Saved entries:
◆ ◆ ◆ ◆
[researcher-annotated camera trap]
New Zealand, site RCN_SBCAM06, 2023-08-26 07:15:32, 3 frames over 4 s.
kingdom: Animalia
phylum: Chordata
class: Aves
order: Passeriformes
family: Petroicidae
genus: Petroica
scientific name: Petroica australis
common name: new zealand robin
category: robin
◆ ◆ ◆ ◆
*Required action*.
From the line holding "order: Passeriformes" through the final line of the data above, copy every line exactly as written. Include nothing else.

*Result of the task*.
order: Passeriformes
family: Petroicidae
genus: Petroica
scientific name: Petroica australis
common name: new zealand robin
category: robin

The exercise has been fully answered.